Ou seja, apesar dos estímulos, quer no Ocidente quer no resto do mundo, a tendência continua a ser no sentido da estagnação económica. O panorama parece agora cada vez mais o do crescimento económico anémico, com elevado endividamento e incipiente aumento de produtividade.

E este quadro é ainda mais preocupante numa Europa, cujo compromisso social e cuja estabilidade democrática, segurança e bem-estar, têm como lastro o crescimento económico contínuo.

É certo que períodos de estagnação e recessão sempre existiram na história do desenvolvimento económico mundial. Mas hoje, face à expectativa entretanto criada, assente numa utopia de crescimento contínuo, alguma coisa nova se passará.

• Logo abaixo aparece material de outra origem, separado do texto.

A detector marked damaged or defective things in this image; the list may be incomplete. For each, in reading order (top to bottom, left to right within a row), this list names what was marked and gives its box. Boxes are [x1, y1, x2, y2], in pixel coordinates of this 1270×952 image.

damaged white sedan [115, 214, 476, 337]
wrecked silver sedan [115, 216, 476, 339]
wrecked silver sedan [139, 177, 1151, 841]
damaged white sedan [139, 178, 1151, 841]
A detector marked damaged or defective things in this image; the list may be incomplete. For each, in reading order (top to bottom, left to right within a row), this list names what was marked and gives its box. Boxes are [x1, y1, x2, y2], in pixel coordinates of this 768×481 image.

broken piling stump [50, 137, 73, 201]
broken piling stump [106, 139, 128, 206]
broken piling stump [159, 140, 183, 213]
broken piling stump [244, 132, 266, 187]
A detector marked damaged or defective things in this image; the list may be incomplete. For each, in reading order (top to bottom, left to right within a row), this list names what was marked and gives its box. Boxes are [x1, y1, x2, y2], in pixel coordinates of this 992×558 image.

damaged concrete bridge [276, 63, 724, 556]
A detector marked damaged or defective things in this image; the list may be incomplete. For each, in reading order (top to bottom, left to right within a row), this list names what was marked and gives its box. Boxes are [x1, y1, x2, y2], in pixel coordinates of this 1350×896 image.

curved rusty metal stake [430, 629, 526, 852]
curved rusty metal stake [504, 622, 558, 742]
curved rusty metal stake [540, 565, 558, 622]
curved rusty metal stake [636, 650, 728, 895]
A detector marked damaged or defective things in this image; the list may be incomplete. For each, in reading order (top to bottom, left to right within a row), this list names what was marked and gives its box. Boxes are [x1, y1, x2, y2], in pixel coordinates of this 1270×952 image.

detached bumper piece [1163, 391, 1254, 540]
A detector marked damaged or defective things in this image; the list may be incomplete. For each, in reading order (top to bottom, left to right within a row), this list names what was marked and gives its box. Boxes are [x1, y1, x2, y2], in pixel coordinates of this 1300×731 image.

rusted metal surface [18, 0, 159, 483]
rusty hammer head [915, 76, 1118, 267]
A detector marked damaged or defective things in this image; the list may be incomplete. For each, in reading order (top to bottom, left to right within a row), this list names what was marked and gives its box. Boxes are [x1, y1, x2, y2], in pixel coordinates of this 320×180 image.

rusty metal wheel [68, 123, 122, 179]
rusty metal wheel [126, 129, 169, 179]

Mas voltemos à tal pergunta mágica. Será o actual “arrefecimento” da economia, temporário, reversível, como tantas vezes já sucedeu ou, pelo contrário, estamos em presença de “uma era de estagnação secular” (como lhe chama o ex. conselheiro económico de Barack Obama, Lawrence Summers, no seu ensaio The Age of Secular Stagnation)?

Se, ao mesmo tempo, adicionarmos a este cenário a revolução tecnológica e o seu impacto destrutivo no mercado de emprego tradicional; se somarmos a hecatombe demográfica nalguns países (Alemanha, Rússia ou mesmo Portugal) associada ao seu impacto negativo na sustentabilidade dos respectivos sistemas de protecção social; se somarmos, ainda, a actual crise migratória, quer de carácter humanitário quer, sobretudo, de origem económica, aumentaremos, seguramente, as razões para estarmos preocupados.

Paradoxalmente, ainda recentemente, foi celebrado em Paris um grande acordo para reduzir o impacto da actividade humana no meio ambiente, nomeadamente a económica, de modo a garantir a sustentabilidade das novas gerações (veja-se sobre este tema a excelente obra do teólogo suíço Hans Kung). Isto é, de um lado, temos a necessidade de evitar crescimento económico para proteger o homem e, do outo lado e em simultâneo, uma preocupação face ao perigo de estagnação económica estrutural ou secular.

De facto, se nos lembramos do famoso relatório Brundtland (Our Common Future, 1987). Se nos lembrarmos, ainda, do trabalho do Clube de Roma (The Limits of Growth, 1972), sobre os riscos do crescimento económico, é realmente um paradoxo estarmos agora a reflectir sobre os riscos do não crescimento. Parece que vivemos, freneticamente, a síndrome do ciclista, que tem de travar e ao mesmo tempo não pode parar de pedalar para não cair.

Lawrence Summers, no referido ensaio, diz ter esperança numa resposta articulada à dita questão mágica e que isso possa acontecer já em Setembro, através do G20 na cimeira de Hangzhou (China). O economista de Harvard defende, basicamente, a retoma através do reforço de uma política orçamental expansiva à escala planetária. No fundo, uma réplica do tão anunciado, quando até agora virtual, Plano Juncker, entretanto aprovado no espaço da União Europeia. Resta saber se um novo anúncio desse género (mais um apelo à velha solução keynesiana de intervir pelo lado da procura) não terá o efeito déjà vu e um impacto mais ou menos perto do…zero.

Em alternativa, sempre podemos continuar a apostar na utilização de matérias-primas e processos industriais menos poluentes, energias “limpas”, produções agrícolas biológicas, um melhor aproveitamento e reciclagem dos objectos, uma nova internet das coisas, etc. etc.

Sejamos optimistas. Com ou sem estagnação secular só o optimismo nos poderá manter à margem do desespero. Afinal, não podemos deixar que nos roubem o futuro!